SELECTED EXTRACT —

━━━━━━━━━━━━━━━━━━━━

First, the exposure times of the three colors of light in Table 2 are discussed. The single exposure time of red light is slightly higher than the initial value. This is because the holographic medium used is less sensitive to red light and the response time of the medium to red time is larger than blue and green light. According to the comparison between Experiment 2 and Experiment 3, due to the large difference in the wavelength of red and blue light, the spatial frequencies of the holographic local grating are quite different, resulting in mutual suppression and competition during recording. In theory, there is a set of optimal solutions to make the highest uniformity, under which condition it has the largest average peak diffraction efficiency. The average peak diffraction efficiency of RGB obtained in the experiment is high. The reason is that the ratio of single exposure times of the three colors balances out the suppression between spatial frequency grating, so that the interference fringe contrast of the three sub-gratings of medium reaches its maximum value, and good results are obtained. In conclusion, the optimization method for diffraction efficiency is based on the properties of photopolymers. The average diffraction efficiency of HOE is determined by the exposure time ratio of the three wavelengths in each cycle when the total exposure dose reaches the saturation dose of the photopolymer. The process of this optimization method is as follows: Firstly, an initial ratio is set according to the saturation dose of photopolymer used and the recording beam intensity. According to the diffraction efficiency results of three wavelengths by initial ratio, it can be observed how many of the three diffraction efficiencies are achieved reaching the desired diffraction efficiency. According to the highest efficiency and the lowest diffraction of the three wavelengths, the ratio of the two wavelengths is adjusted to form a new ratio to balance the suppression between the two wavelengths. Then according to results of the previous ratio, the ratio of the two wavelengths is adjusted to form a new ratio again. It is optimized in turn until the three diffraction efficiencies reach the target result.

━━━━━━━━━━━━━━━━━━━━

DIRECTIONS —
[1] Using the passage on holographic exposure times, list in order the steps of the optimization method it describes.
[2] Extend the passage on holographic exposure times by writing what comes next after its final sentence.

INFORMATION PROVIDED —
━━━━━━━━━━━━━━━━━━━━

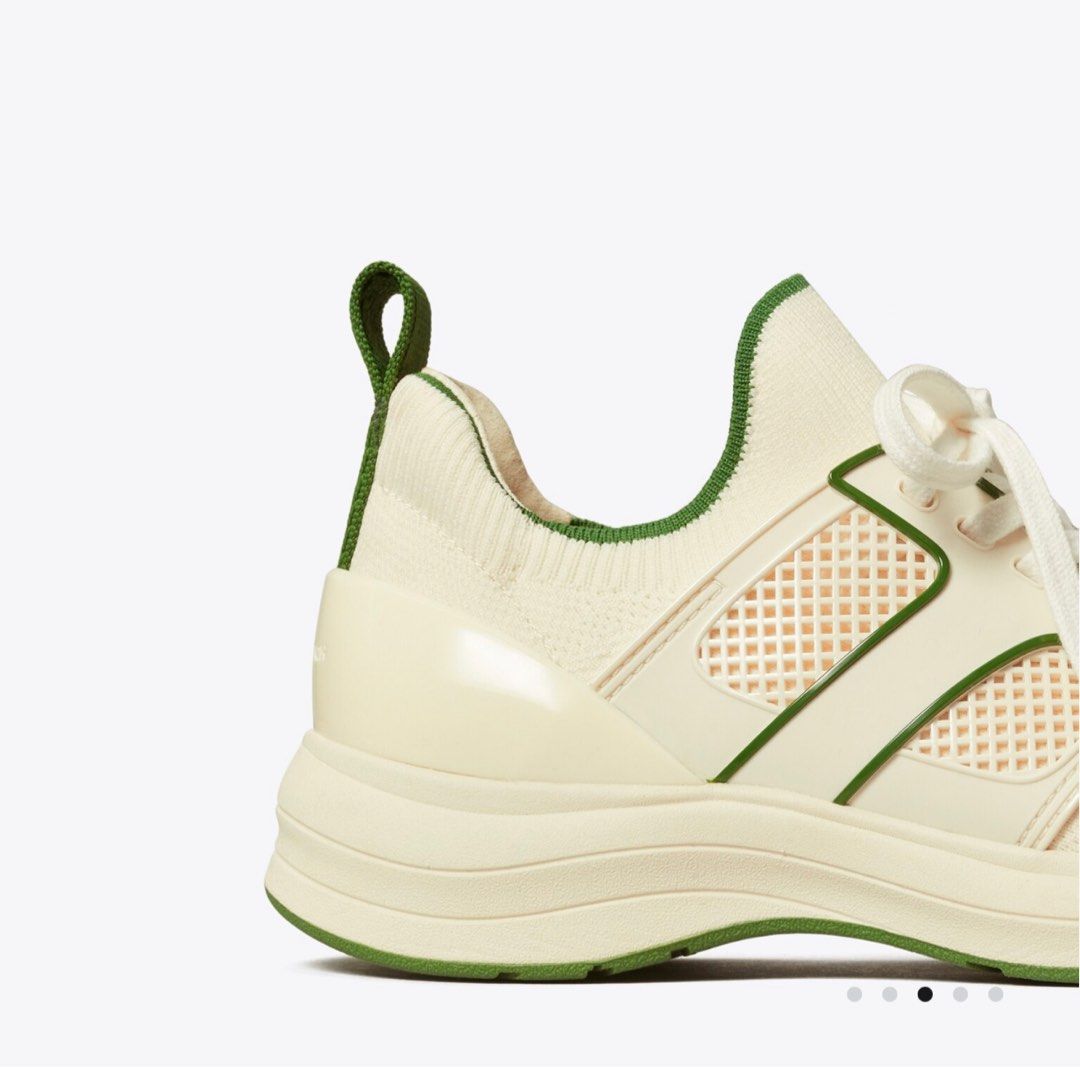 Tory burch sock sneakers best sale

━━━━━━━━━━━━━━━━━━━━

RESULTS FOR EACH TASK —
[1]
1. Set an initial exposure time ratio according to the saturation dose of the photopolymer and the recording beam intensity.
2. From the diffraction efficiencies of the three wavelengths under the initial ratio, observe how many of them reach the desired diffraction efficiency.
3. Adjust the ratio of the two wavelengths with the highest and the lowest diffraction efficiency to form a new ratio that balances the suppression between them.
4. Based on the results of the previous ratio, adjust the ratio of the two wavelengths again to form another new ratio.
5. Repeat the optimization in turn until all three diffraction efficiencies reach the target result.

[2]
In Experiment 4, the uniformity can be further improved by further reducing the exposure time of red light, but there are still challenges in experiment process. In the design of the experiment, the power density of the single longitudinal mode laser is controlled to remain unchanged, and its uniformity is improved by changing the exposure time ratios of red, green and blue. During the experiment, the power of the single longitudinal mode laser is temperature sensitive, so the power density irradiated to the full-color HOE surface will change with time. In order to ensure that the optical path recording is not affected by vibration, the heat dissipation system of the laser is in close state, which will lead to the change of power density with time and affect the uniformity of the full-color HOE. The power density can be guaranteed by adding a temperature control module to the single longitudinal mode laser. The vibration of the system, temperature drift of power and output power and output power limitation of the single longitudinal mode laser are problems that need to be resolved in the future studies of large-area full-color HOE recording.

4.3 Imaging analysis of full-color HOE

In Fig. 4, the problem of color mismatch in full-color AR system using different wavelength is simulated. For this imaging quality issue, it is necessary to perform wavefront compensation separately for the RGB three channels during the recording process, and the three-channel imaging beam is adjusted to the same direction, so as to realize the color, angle uniform virtual.

According the simulation results in Fig. 5, the FOV of the built AR system is 18° and the eye box is 10 mm, which basically meet the needs of AR display. There is still much room for improvement, and the requirement for uniformity is higher. The previous reports of HL with two high parameters are shown in Table 3.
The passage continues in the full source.